Peel Test (ASTM D6392)
The peel test verifies the bond between the two sheets. The tensiometer holds a specimen in its jaws and pulls the two “flaps” of the seam apart in a “T” shape. You’re looking for what’s called a Film Tear Bond (FTB). This is the ideal result: the weld itself holds, and the liner’s parent material tears next to the weld. This proves the weld is stronger than the sheet.
Shear Test (ASTM D6392)
This tests the weld's overall strength in the same direction as the liner. The sample is clamped and pulled along its length until it breaks.
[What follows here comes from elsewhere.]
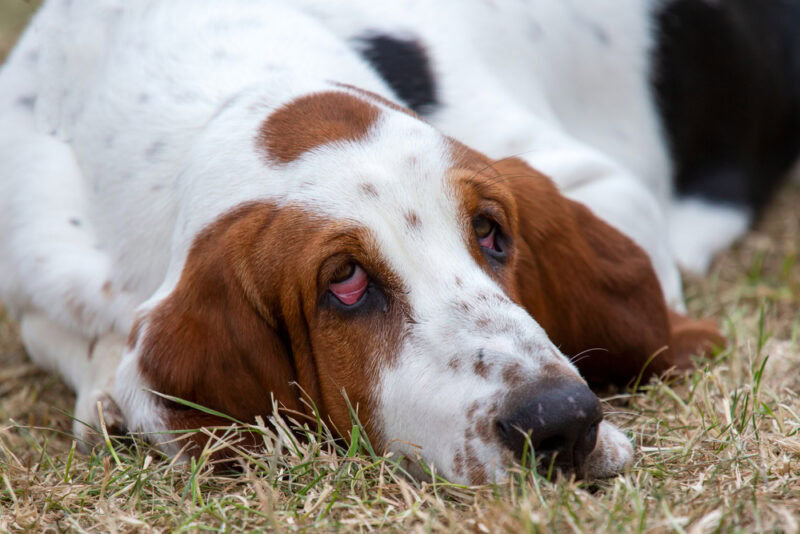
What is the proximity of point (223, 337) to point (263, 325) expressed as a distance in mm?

Again, you are looking for the parent material to fail before the weld itself.
If these samples pass the peel and shear tests right there in the field, you can have a high degree of confidence that your crew’s welding procedures are dialed in correctly for the site conditions.
The Final Walk-Through: Inch by Inch
Once all your seam testing is complete and every patch has been non-destructively tested and documented, it’s time for the final walk-through. This is your last chance to catch any minor damage or overlooked details while the liner is still fully exposed. You might compare it to the final punch list walk-through on a building project. Together, you and the CQA inspector will walk every square foot of that liner with a critical eye, looking for anything and everything that’s less than perfect.
Surface Condition
Are there any scratches, scuffs, or areas of excessive abrasion from foot traffic or equipment? Are there any wrinkles or “blisters” (bridging) that indicate the liner isn’t lying flat against the subgrade?
Seam Appearance
Examine every inch of field seam for inconsistencies, burn-throughs, or areas that don’t look properly fused, no matter how small.
Patches and Repairs
Double-check every patch applied over a destructive test location or a previous repair. Is the extrusion weld sound all the way around? Is the NDT documentation for that specific patch complete and signed off?
Penetration Details
Carefully examine every pipe boot, batten strip seal, and corner. Ensure they are lying flat, properly sealed, and show no signs of stress or pulling.
General Debris
This is the final cleanup. Remove every stray tool, rock, loose soil clump, or piece of trash from the liner surface. Anything left behind can become a puncture threat when you place the cover layer.
The walk-through is your final hurdle. This is the moment when the installer, the engineer, and the CQA team all look at the finished work and agree: “This is a clean, sound, and complete installation.” Only after that sign-off are you ready to give the green light and begin placing the protective cover.